Co potrafią sawanci? 
Lesli Lemke - zagrał bezbłędnie I Koncert 
Fortepianowy Czajkowskiego usłyszawszy go raz w telewizji. Nigdy nie uczył 
się gry na fortepianie. Jest niewidomy. W repertuarze ma tysiące utworów. 
Kim Peek - zna na pamięć m.in. 7600 książek, numery 
autostrad biegnących przez amerykańskie miasta, wszystkie telefoniczne ich 
numery kierunkowe oraz kody pocztowe. Rozpoznaje większość utworów muzyki 
klasycznej i wie o nich prawie wszystko. Jest pierwowzorem Raymonad 
Babbitta, bohatera filmu "Rain Man". 
Richard Wawro - cieszy się międzynarodową sławą 
malarza. Cierpi na autyzm. Galerię jego obrazów można obejrzeć w Internecie 
na stronie 
http://www.wawro.net/gallery_home.html. 
Alonzo Clemons - raz ujrzawszy w telewizji jakieś 
zwierzę potrafi w 20 minut wyrzeźbić jego woskową podobiznę, oddając wiernie 
jego proporcje i każdy szczegół anatomiczny. 
Ellen - niewidoma sawantka muzyczna ma bezbłędne 
wyczucie czasu. Posłuchawszy raz telefonicznej zegarynki tak nastawiła swój 
wewnętrzny zegar biologiczny, że potrafi z dokładnością do sekundy podać go 
w każdej chwili. 
O nich i o innych sawantach można przeczytać w sierpniowym 
"Świecie Nauki" oraz w Internecie na stronie 
http://www.wisconsin...nt/profiles.cfm 
Autysta - artysta? 
Czytelnicy, którzy oglądali nagrodzony Oskarami film "Rain 
Man" na pewno pamiętają jego głównego bohatera - Raymonda Babbitta 
cierpiącego na autyzm.

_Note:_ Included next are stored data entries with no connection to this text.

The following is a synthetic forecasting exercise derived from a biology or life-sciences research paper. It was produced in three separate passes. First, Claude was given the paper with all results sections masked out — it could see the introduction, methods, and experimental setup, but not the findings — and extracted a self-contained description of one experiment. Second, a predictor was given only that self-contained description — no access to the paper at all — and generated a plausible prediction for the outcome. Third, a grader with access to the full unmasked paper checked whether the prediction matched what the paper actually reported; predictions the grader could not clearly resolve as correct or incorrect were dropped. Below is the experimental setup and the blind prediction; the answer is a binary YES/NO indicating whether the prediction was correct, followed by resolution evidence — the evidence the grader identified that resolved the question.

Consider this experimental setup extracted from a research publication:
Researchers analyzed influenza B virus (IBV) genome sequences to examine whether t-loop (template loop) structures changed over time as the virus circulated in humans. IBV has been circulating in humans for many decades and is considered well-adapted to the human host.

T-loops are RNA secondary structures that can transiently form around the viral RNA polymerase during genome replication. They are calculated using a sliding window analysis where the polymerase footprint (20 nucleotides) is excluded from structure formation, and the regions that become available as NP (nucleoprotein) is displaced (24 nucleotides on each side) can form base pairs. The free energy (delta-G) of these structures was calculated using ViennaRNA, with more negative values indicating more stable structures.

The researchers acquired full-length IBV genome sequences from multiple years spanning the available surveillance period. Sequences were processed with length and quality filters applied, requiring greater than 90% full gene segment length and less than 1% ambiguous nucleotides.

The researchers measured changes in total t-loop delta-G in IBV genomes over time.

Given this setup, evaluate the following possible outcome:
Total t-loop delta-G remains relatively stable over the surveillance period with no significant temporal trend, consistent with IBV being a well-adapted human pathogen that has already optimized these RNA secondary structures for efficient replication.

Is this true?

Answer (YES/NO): YES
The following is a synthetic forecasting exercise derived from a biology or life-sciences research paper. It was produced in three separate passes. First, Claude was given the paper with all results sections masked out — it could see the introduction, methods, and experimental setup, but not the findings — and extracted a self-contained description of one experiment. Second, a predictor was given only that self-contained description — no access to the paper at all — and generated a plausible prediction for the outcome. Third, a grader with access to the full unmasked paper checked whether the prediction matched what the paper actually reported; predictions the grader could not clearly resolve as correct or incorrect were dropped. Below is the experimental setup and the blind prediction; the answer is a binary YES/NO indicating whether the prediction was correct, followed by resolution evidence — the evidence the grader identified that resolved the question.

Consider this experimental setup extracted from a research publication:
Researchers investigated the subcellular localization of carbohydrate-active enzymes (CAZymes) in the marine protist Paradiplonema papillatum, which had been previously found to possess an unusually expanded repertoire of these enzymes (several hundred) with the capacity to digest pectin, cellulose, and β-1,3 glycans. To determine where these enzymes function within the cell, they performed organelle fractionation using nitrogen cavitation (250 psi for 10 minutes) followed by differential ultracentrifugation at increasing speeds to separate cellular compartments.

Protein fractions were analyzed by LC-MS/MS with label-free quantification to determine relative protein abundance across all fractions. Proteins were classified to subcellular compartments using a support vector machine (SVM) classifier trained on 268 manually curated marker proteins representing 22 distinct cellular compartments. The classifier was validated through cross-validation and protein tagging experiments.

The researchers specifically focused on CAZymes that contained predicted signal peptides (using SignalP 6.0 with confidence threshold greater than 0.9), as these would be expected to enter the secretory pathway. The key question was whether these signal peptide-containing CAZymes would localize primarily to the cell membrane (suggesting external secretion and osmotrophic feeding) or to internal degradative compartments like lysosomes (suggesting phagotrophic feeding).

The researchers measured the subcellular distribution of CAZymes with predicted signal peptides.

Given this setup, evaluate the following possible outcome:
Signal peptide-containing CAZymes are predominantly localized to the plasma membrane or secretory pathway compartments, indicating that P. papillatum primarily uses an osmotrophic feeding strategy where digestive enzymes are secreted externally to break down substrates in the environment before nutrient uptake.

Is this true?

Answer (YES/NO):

Był on matematycznym sawantem obdarzonym niesamowitą 
pamięcią. To właśnie dzięki wielkiej popularności tego filmu rozpowszechniło 
się przekonanie, że taki niezwykły talent najczęściej występuje wśród ludzi 
dotkniętych autyzmem. Jednak nie jest to regułą. Na autyzm cierpi połowa 
osób z zespołem sawanta, pozostałe zazwyczaj są dotknięte różnego rodzaju i 
stopnia upośledzeniami umysłowymi. Nie jest również tak, że każda osoba 
cierpiąca na autyzm jest sawantem. W rzeczywistości jeden na dziesięciu 
autystyków przejawia niespotykane talenty. Co więcej, wśród tych dziesięciu 
procent tylko niektórych można określić jako genialnych, aczkolwiek wszyscy 
wyróżniają się fenomenalną pamięcią.